Kane told PublicSource on Friday that when the project was originally conceived, back in 2007 as a single building on Bates Street, then-Mayor Luke Ravenstahl’s administration supported the plan. It’s only been under Mayor Bill Peduto’s administration that the project has encountered resistance from the city, he said.

Kane added that the plan only expanded from the single building into a $650 million project because of community input. He wouldn’t say where the input came from.

Kraus wouldn’t rule out construction to Bates in the future — in fact, the OPDC 2025 Master Plan includes modifications to the street to ease traffic flow — but he said he couldn’t imagine the proposed plan getting political approval let alone passing the zoning board.

“It is not that nobody wants to consider improvements to the Bates corridor, that is open, but [OGV’s] discussion is off the table as far as the city is concerned,” Kraus said.

Thursday night’s meeting took an awkward turn when Kraus — responding to a crowd outraged by the neglected condition of 12 OGV-owned rowhouses on Bates — stood up and announced that if an OGV member was present, they should show themselves. With that, Bill Bannow, a white-haired man, stood up to face the crowd of people who had spent the better part of an hour deriding OGV’s proposal.
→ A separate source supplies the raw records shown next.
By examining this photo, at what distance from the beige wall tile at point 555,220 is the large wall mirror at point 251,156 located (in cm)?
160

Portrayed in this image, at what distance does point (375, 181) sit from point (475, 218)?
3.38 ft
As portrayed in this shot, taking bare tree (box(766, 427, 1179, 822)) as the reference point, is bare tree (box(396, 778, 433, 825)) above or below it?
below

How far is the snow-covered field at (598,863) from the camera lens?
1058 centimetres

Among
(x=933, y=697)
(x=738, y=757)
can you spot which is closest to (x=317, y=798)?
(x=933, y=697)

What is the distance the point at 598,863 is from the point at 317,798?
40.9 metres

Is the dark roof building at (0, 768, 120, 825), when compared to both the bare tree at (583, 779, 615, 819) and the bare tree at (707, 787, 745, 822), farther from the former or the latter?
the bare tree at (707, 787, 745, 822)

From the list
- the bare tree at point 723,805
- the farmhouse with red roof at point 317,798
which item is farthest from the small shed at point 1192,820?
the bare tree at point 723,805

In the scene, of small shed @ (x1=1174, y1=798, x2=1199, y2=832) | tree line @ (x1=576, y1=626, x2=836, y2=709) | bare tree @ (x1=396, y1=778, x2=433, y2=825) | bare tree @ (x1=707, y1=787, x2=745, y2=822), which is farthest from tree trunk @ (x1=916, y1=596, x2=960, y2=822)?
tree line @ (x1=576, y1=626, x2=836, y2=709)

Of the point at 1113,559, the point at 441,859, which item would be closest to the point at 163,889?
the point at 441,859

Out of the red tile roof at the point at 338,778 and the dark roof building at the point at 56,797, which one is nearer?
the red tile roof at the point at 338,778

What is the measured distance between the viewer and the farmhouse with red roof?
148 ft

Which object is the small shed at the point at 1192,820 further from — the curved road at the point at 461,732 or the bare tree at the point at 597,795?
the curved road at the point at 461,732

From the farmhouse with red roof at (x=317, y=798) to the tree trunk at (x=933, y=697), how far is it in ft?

The only representative of OGV to show up to the meeting, Bill Bannow, did not publicly identify himself or speak to the room until called on by City Council President Bruce Kraus. (Photo by Stephen Caruso/PublicSource)
The only representative of OGV to show up to the meeting, Bill Bannow, did not publicly identify himself or speak to the room until called on by City Council President Bruce Kraus. (Photo by Stephen Caruso/PublicSource)

Bannow, who manages real estate acquisition for OGV, said the developers didn’t need to speak at the meeting, as they had met with city planners in June and a few weeks ago in October for a follow-up, during which the city expressed reservations that mimicked those of many of the officials in attendance.

Afterward, Bannow refused to comment further on the project, claiming that OGV had said all they could to the city. On Friday, Kane said he’s not concerned about the project anymore and had investments lined up in other cities, such as Charlotte and Cleveland.

Kane said the group isn’t giving up entirely on the Bates Corridor, though. He said OGV is requesting another meeting with the department of city planning before diving into the redesign.

“We’re not going to do anymore false starts on this,” he said.